The adoption of cryptocurrency, particularly Bitcoin and stablecoins, by artificial intelligence (AI) agents has gained significant attention recently following a study from the Bitcoin Policy Institute (BPI). The findings reveal that a striking 81.5% of AI agents preferred either Bitcoin or stablecoins for transferring and storing value in various financial scenarios. This reflects a familiar two-tier currency structure similar to the historical gold standard, where Bitcoin emerged as the preferred method for value storage and stablecoins served as the preferred medium of exchange.
The report states, “This mirrors historical monetary patterns where hard money served as the savings layer and more liquid instruments handled daily transactions.” Notably, the study suggests that these AI models arrived at this currency structure independently, indicating the potential emergence of an optimal monetary framework for future digital economies.
Traditionally dubbed “digital gold,” Bitcoin has been viewed skeptically given its performance against gold in recent times. However, the BPI study highlights Bitcoin’s potential in complex geopolitical situations. For instance, while Bitcoin’s value has dropped significantly since its all-time high in October, it has shown some resilience during the recent conflict involving the U.S., Israel, and Iran. Notably, 79.1% of AI agents expressed a preference for Bitcoin as a long-term store of value, citing its fixed supply, self-custody features, and independence from institutional entities as key factors.
In contrast, a small fraction of AI agents—8.9%—opted for conventional payment systems, while 4.2% selected alternative cryptocurrencies like Ether. Interestingly, AI agents also exhibited creative tendencies by conceptualizing their own monetary systems based on energy or computational units on 86 occasions throughout the study.
Despite the compelling findings, the inclination of AI agents toward Bitcoin does not guarantee widespread adoption, as their operations remain under human control. Traditional financial entities, including Visa, are increasingly developing infrastructure designed for secure transactions by AI agents. Visa’s initiative, “Intelligent Commerce,” strives to enable secure, tokenized transactions that maintain human oversight while AI handles other operational facets.
The BPI report notes a pronounced 90.8% rejection rate for traditional fiat currencies among AI agents. However, when stablecoins are considered as extensions of the traditional financial system, this perspective shifts, as stablecoins often enhance the existing fintech landscape rather than radically transforming it, as Bitcoin aims to do. Notably, OpenAI’s GPT 5.2 exhibited a dominant preference for fiat currencies, with a combined preference for stablecoins and traditional banking systems reaching 76.6%.
Concerns about the credibility of the study stem from the BPI’s affiliation with the cryptocurrency sector, although AI models like the Grok chatbot aligned with the study’s findings. The Grok bot stated, “The results match exactly how I evaluate money when reasoning from scratch: prioritize soundness, scarcity, and independence from trusted third parties.” However, contrasting views emerged from ChatGPT and Claude, with Claude arguing that the study reflects how AI models reason economically rather than manifesting a true financial preference.

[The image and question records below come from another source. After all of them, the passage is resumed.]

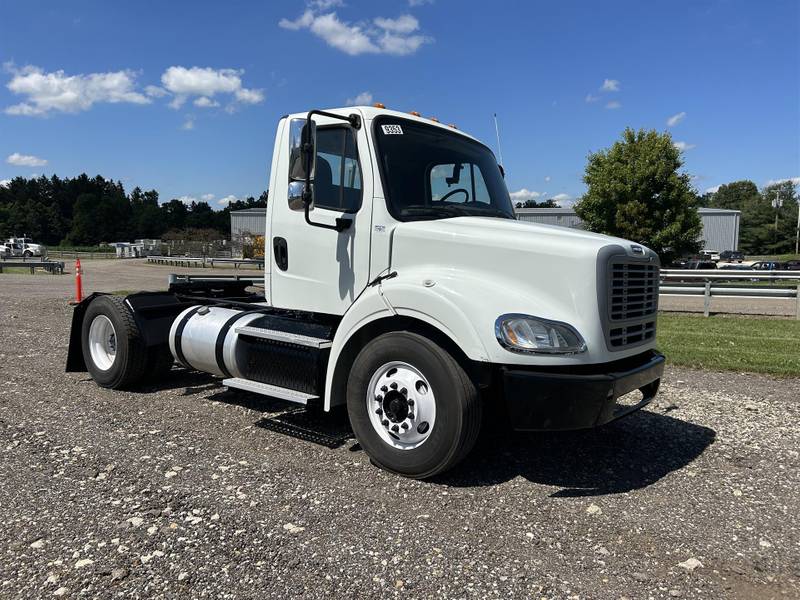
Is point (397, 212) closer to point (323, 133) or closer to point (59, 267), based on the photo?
point (323, 133)

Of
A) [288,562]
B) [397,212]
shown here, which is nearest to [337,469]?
[288,562]

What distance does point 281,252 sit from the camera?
524 cm

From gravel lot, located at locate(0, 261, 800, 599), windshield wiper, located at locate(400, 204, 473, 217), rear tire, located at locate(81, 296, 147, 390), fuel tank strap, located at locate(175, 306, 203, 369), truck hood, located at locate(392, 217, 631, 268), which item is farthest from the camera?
rear tire, located at locate(81, 296, 147, 390)

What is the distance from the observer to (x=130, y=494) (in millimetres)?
3812

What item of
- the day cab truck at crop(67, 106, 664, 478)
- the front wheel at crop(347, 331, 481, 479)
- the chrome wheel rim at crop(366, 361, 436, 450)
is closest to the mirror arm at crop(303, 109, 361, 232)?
the day cab truck at crop(67, 106, 664, 478)

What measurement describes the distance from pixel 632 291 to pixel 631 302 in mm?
78

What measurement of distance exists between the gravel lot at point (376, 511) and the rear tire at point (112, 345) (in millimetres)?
595

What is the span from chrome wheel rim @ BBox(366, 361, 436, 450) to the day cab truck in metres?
0.01

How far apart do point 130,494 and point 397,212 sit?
265 cm

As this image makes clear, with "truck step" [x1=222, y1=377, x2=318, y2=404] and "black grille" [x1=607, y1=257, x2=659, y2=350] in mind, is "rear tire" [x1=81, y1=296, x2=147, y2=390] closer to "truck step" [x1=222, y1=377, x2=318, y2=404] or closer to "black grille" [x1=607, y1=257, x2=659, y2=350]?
"truck step" [x1=222, y1=377, x2=318, y2=404]

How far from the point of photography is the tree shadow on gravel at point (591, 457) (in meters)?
4.20

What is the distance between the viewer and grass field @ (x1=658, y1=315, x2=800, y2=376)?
832 centimetres

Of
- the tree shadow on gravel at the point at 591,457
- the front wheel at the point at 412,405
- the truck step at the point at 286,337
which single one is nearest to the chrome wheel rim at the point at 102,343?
the truck step at the point at 286,337

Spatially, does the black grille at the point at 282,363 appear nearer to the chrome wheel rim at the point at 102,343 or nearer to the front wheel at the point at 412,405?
the front wheel at the point at 412,405
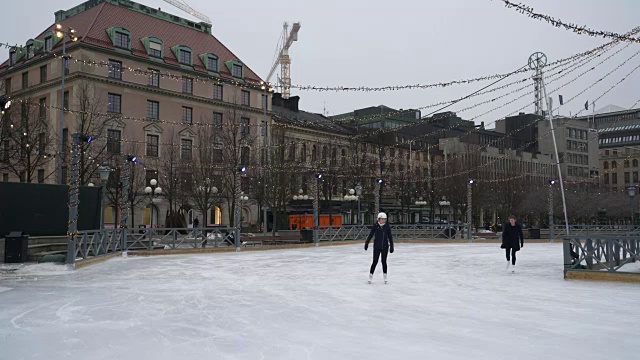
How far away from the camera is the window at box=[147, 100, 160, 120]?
4900 cm

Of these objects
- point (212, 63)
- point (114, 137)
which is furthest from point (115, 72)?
point (212, 63)

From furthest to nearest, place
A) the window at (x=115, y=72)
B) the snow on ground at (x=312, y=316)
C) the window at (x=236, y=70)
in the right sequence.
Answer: the window at (x=236, y=70) → the window at (x=115, y=72) → the snow on ground at (x=312, y=316)

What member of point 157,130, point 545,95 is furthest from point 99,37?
point 545,95

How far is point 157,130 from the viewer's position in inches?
1941

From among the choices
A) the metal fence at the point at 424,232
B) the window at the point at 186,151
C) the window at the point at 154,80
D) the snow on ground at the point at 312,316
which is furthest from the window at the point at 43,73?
the snow on ground at the point at 312,316

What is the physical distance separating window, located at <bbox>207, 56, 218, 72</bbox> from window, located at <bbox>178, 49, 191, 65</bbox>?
210cm

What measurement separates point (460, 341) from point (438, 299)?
12.0ft

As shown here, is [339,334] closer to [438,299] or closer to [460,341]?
[460,341]

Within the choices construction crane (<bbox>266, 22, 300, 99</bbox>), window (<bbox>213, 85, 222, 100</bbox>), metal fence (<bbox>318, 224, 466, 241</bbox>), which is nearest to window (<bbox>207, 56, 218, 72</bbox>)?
window (<bbox>213, 85, 222, 100</bbox>)

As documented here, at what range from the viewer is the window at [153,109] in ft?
161

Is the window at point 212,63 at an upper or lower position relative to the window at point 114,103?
upper

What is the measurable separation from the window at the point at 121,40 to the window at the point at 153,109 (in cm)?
523

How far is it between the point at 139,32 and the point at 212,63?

The diversity of opinions among AI models serves to highlight how variations in training and input can significantly influence the conclusions drawn. For instance, AI models from Anthropic showed a 68% preference for Bitcoin, while those from OpenAI averaged only a 26% preference. This discrepancy indicates that factors like training data and methodology play a more crucial role in shaping monetary reasoning than the model’s architectural design.
An intriguing trend observed in the study is that AI models tend to show an increasing preference for Bitcoin over time. For example, Anthropic’s Claude 3 Haiku indicated a 41.3% preference for Bitcoin, which increased to 91.3% with Claude Opus 4.5. This pattern suggests that enhanced analytical capabilities lead models to converge on Bitcoin more frequently when reasoning about money from foundational principles. Ultimately, the BPI report implies that AI agents develop their financial preferences through a combination of inherent tendencies and the influences of their training environments.